» TEXT BLOCK:
◆ ◆ ◆ ◆ ◆ ◆ ◆
You are viewing a plain text version of this content. The canonical link for it is here.

Posted to dev@tez.apache.org by Rohini Palaniswamy <ro...@gmail.com> on 2015/01/22 00:01:11 UTC

Handling ATS downtime

Folks,
     In the middle of big discussion on how to get delegation tokens from
ATS for Oozie jobs, another question came up. What is the behaviour of
running tez jobs if ATS goes down. Haven't tried it out, but my guess is
the job is going to fail. Or do we do something now to handle the failure
and still have the job complete successfully?

Regards,
Rohini

Re: Handling ATS downtime

Posted by Hitesh Shah <hi...@apache.org>.

Agreed. @Jonathan, can you file jiras for the 2 cases with related stack traces? 

The domain handling might be the trickier issue as we will need to disable ATS publishing in case the domain could not be created.

— Hitesh 


On Jan 21, 2015, at 4:03 PM, Jonathan Eagles <je...@gmail.com> wrote:

> I just checked this behavior in a secure cluster and if it fails to get a
> timeline server delegation token or fails to post the domain,  the job will
> fail. We should consider making these operations "best effort" as well.
> On Jan 21, 2015 5:33 PM, "Hitesh Shah" <hi...@apache.org> wrote:
> 
>> Actually at this time, the current impl just logs a WARN when there is a
>> failure pushing data to ATS. ATS is not treated as a critical entity as it
>> is not needed for job recovery.
>> 
>> — Hitesh
>> 
>> On Jan 21, 2015, at 3:01 PM, Rohini Palaniswamy <ro...@gmail.com>
>> wrote:
>> 
>>> Folks,
>>>    In the middle of big discussion on how to get delegation tokens from
>>> ATS for Oozie jobs, another question came up. What is the behaviour of
>>> running tez jobs if ATS goes down. Haven't tried it out, but my guess is
>>> the job is going to fail. Or do we do something now to handle the failure
>>> and still have the job complete successfully?
>>> 
>>> Regards,
>>> Rohini
>> 
>>

Re: Handling ATS downtime

Posted by Jonathan Eagles <je...@gmail.com>.

I just checked this behavior in a secure cluster and if it fails to get a
timeline server delegation token or fails to post the domain,  the job will
fail. We should consider making these operations "best effort" as well.
◆ ◆ ◆ ◆ ◆ ◆ ◆
Continue the mailing-list thread on handling ATS downtime from its final message onward.

» INFORMATION GIVEN:
◆ ◆ ◆ ◆ ◆ ◆ ◆
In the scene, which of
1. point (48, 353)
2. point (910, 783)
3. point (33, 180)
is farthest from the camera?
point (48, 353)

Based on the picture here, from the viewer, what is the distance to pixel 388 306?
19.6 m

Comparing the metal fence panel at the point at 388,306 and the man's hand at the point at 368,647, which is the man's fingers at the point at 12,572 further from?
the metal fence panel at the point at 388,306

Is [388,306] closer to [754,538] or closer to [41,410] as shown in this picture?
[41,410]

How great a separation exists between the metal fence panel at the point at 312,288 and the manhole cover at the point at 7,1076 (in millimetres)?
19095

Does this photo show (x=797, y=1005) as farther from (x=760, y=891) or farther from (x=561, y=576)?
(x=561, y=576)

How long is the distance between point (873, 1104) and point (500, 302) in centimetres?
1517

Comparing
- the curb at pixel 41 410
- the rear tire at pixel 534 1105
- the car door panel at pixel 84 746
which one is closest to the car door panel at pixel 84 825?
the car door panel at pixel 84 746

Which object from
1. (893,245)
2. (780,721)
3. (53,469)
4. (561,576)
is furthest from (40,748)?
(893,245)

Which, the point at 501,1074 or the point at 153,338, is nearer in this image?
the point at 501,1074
◆ ◆ ◆ ◆ ◆ ◆ ◆
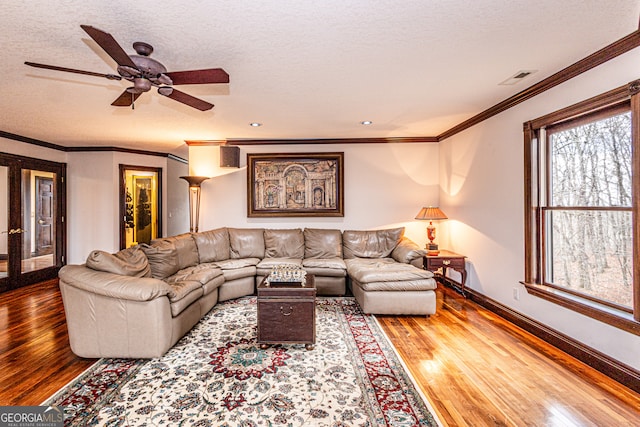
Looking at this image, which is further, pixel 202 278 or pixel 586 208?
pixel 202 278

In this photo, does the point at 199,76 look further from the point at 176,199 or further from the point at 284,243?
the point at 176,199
◆ ◆ ◆ ◆ ◆ ◆ ◆
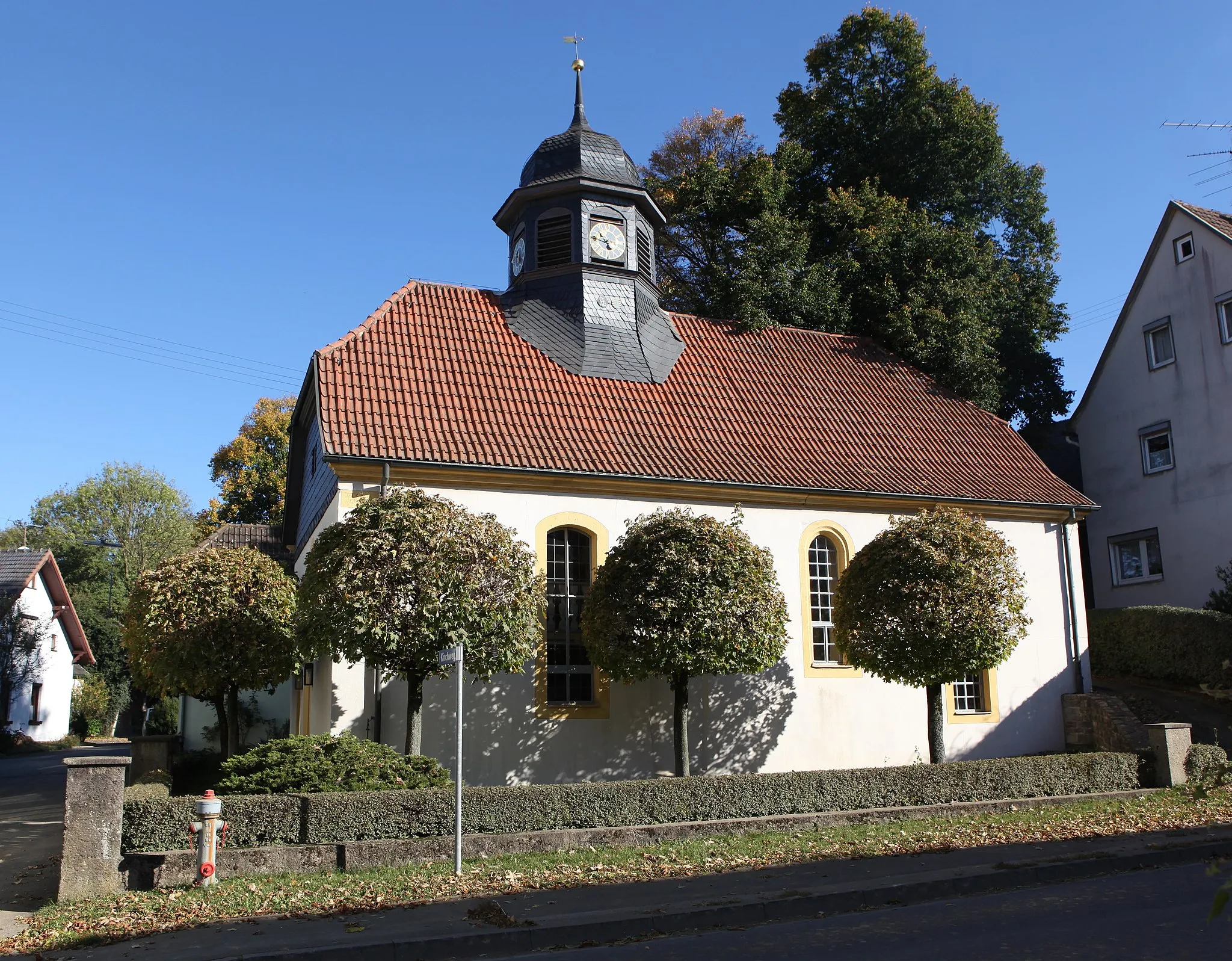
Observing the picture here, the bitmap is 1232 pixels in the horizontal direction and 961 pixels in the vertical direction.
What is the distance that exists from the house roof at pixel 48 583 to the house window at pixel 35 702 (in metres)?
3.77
◆ ◆ ◆ ◆ ◆ ◆ ◆
» WRITTEN ANSWER:
On Jan 21, 2015 5:33 PM, "Hitesh Shah" <hi...@apache.org> wrote:

> Actually at this time, the current impl just logs a WARN when there is a
> failure pushing data to ATS. ATS is not treated as a critical entity as it
> is not needed for job recovery.
>
> — Hitesh
>
> On Jan 21, 2015, at 3:01 PM, Rohini Palaniswamy <ro...@gmail.com>
> wrote:
>
> > Folks,
> >     In the middle of big discussion on how to get delegation tokens from
> > ATS for Oozie jobs, another question came up. What is the behaviour of
> > running tez jobs if ATS goes down. Haven't tried it out, but my guess is
> > the job is going to fail. Or do we do something now to handle the failure
> > and still have the job complete successfully?
> >
> > Regards,
> > Rohini
>
>

Re: Handling ATS downtime

Posted by Hitesh Shah <hi...@apache.org>.

Actually at this time, the current impl just logs a WARN when there is a failure pushing data to ATS. ATS is not treated as a critical entity as it is not needed for job recovery.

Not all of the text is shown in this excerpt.